The package may also include generic `import` functions that return specific types of data. Particularly `import_ohlc()` for open, high, low, close, (adjusted, volume), and `import_bbo()` for best bid and offer.

#### Periodicity

The `periodicity` argument specifies the interval between data points (e.g. daily, monthly, 15-minute). The data source determines the possible periodicity values, so they're responsible for ensuring the requested periodicity value is available from the data source. 'rfimport' will provide a standard way to specify the periodicity values. Then the source methods can translate those values into the value source needs. For example, one data source may use "monthly" for monthly data and another may use "months". Users would set `periodicity = "months"` for either source and the source method would translate the value to "monthly", if necessary.

#### Source Methods

Each data source will have a S3 method for the relevant import generics, rather than a `src` argument like `getSymbols()`. Calling `import(sym_yahoo("SPY"))` will call the corresponding `import.yahoo()` method to import data from Yahoo Finance.

#### Returned Data

The built-in `import()` methods will automatically include dividends and splits (when available) when importing daily OHLCV data. They will be included as attributes on the returned OHLCV object. This will allow users to switch between adjusted and unadjusted prices without having to re-download the data.

They also will not include the series symbol in the OHLCV column names like `getSymbols()` currently does. It may make sense to include an attribute with the "source symbol" (e.g. "^DJI") and the "R symbol" (e.g. "DJI") on the returned xts object. Then that attribute can be used later if it makes sense as (part of) a column name.

WHAT TO WORK ON
A. Print the part of the rfimport notes that opens with the words containing "Each data source" and closes with "re-download the data.".
B. According to the rfimport notes, which method is called when you call import(sym_yahoo("SPY"))?
The lines that come next are from a separate source.

DATA SHOWN
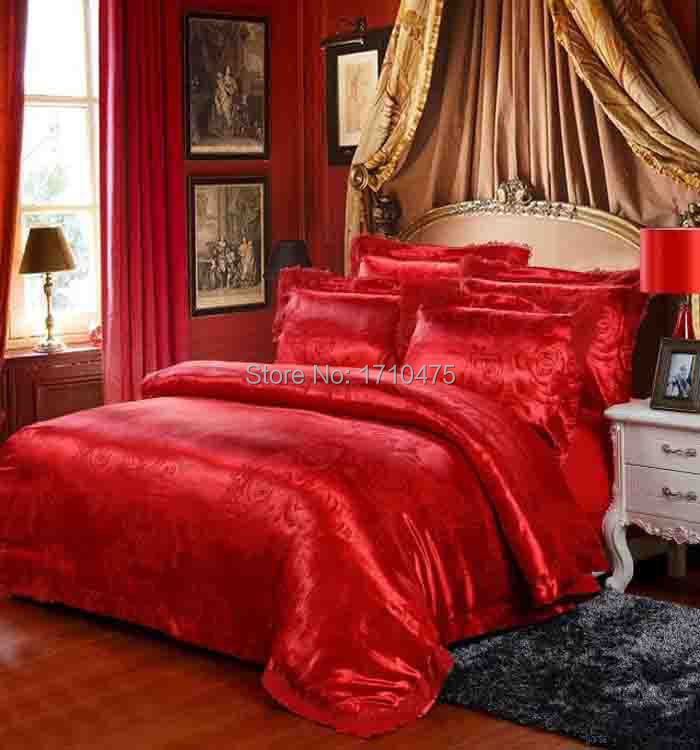 Red King Size Duvet Red King Duvet Covers Duvet Comforter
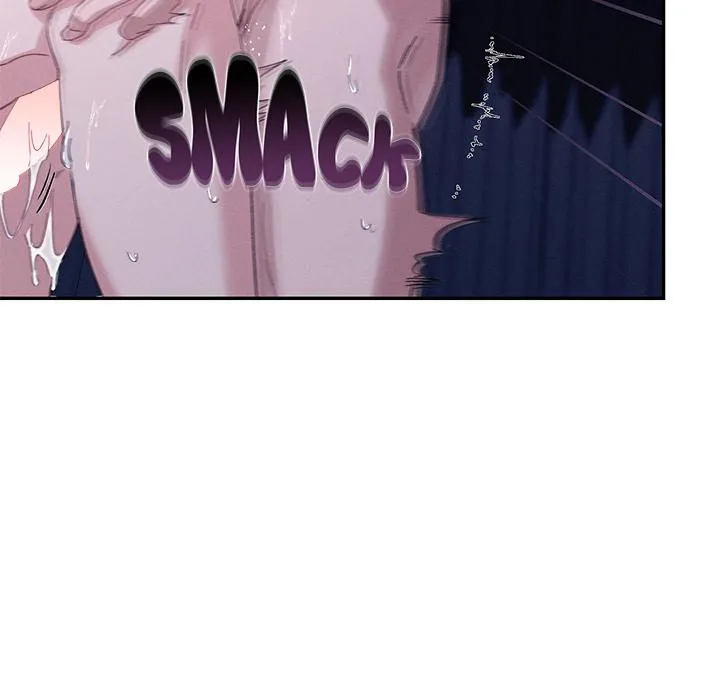 Read Two Flavored Crush chapter 1 image 55 on Lezhin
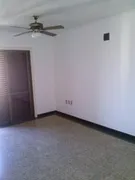 Apartamento com 4 Quartos à venda, 290m² no Centro, Limeira - Foto 11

TASK-BY-TASK ANSWERS
A.
Each data source will have a S3 method for the relevant import generics, rather than a `src` argument like `getSymbols()`. Calling `import(sym_yahoo("SPY"))` will call the corresponding `import.yahoo()` method to import data from Yahoo Finance.

#### Returned Data

The built-in `import()` methods will automatically include dividends and splits (when available) when importing daily OHLCV data. They will be included as attributes on the returned OHLCV object. This will allow users to switch between adjusted and unadjusted prices without having to re-download the data.

B. import.yahoo()